Limitations & Future Work

  1. Only 7B-scale models are evaluated: Performance on larger or smaller models remains unexplored, and generalizability across scales is unverified.
  2. Remaining gap in audio evaluation: Flex-Omni-7B still lags considerably behind single-task fine-tuned specialist models on audio quality assessment.
  3. Narrow molecular task coverage: Validation is limited to the PAMPA permeability prediction task, without broader coverage of molecular property prediction tasks.
  4. Dependence on JudgeLRM for data generation: Seed data quality is heavily dependent on JudgeLRM-7B; biases inherent to JudgeLRM may propagate to Flex-Judge.
  5. More challenging generation evaluation scenarios unexplored: Complex settings such as long-video understanding and multi-turn dialogue evaluation are not addressed.
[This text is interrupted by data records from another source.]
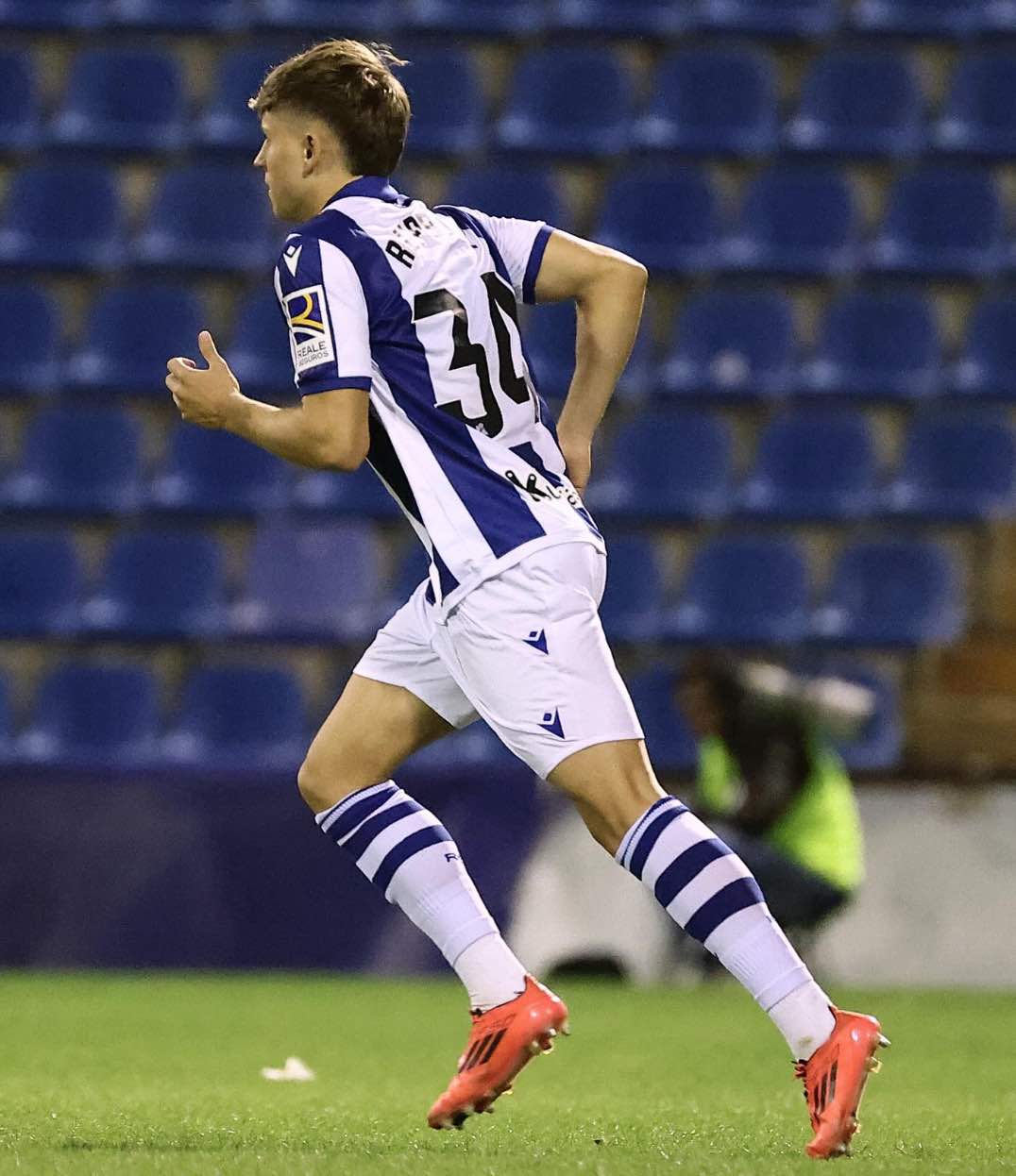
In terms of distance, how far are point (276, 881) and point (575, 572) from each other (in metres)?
4.53

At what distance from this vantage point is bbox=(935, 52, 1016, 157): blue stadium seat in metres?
10.0

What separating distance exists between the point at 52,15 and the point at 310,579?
10.2 ft

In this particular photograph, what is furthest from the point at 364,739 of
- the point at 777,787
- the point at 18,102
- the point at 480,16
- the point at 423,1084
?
the point at 480,16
Positioning Relative to Prior Work

  • LLM-as-a-Judge: Builds upon evaluation paradigms such as MT-Bench and AlpacaEval, extending them from text to multimodal settings.
  • Multimodal evaluators: Compared to LLaVA-Critic (trained on 113K vision-language pairs) and Prometheus-Vision (150K samples), competitive performance is achieved with far less data.
  • Reasoning-guided supervision: Complements reasoning-oriented judge models such as JudgeLRM by converting reasoning supervision signals into cross-modal capabilities.
  • Cross-lingual/cross-modal transfer: Draws on cross-lingual transfer mechanisms from multilingual LLMs, providing the first validation of cross-modal transfer in evaluation tasks.

Insights

  • Toward universal evaluators: Could this paradigm be applied to additional "data-desert" domains such as remote sensing or medical image evaluation?
  • Reasoning as a general alignment signal: High-quality reasoning annotations may constitute a more efficient source of alignment signal than preference data.
  • Extreme data efficiency: The finding that 1K samples suffice suggests that MLLMs already encode substantial latent judging priors that can be activated with minimal supervision.

Rating

  • Novelty: ⭐⭐⭐⭐⭐ — Fine-tuning on text-only reasoning to achieve cross-modal evaluation is a concise yet profound idea.
  • Experimental Thoroughness: ⭐⭐⭐⭐⭐ — Covers four major modalities (image understanding/generation, video, audio, molecular) across seven benchmarks with comprehensive ablations.
  • Writing Quality: ⭐⭐⭐⭐ — Well-structured with rich figures and tables; motivation is clearly articulated.
  • Value: ⭐⭐⭐⭐⭐ — Provides a universal multimodal evaluation solution at minimal cost, with significant practical value for resource-constrained domains.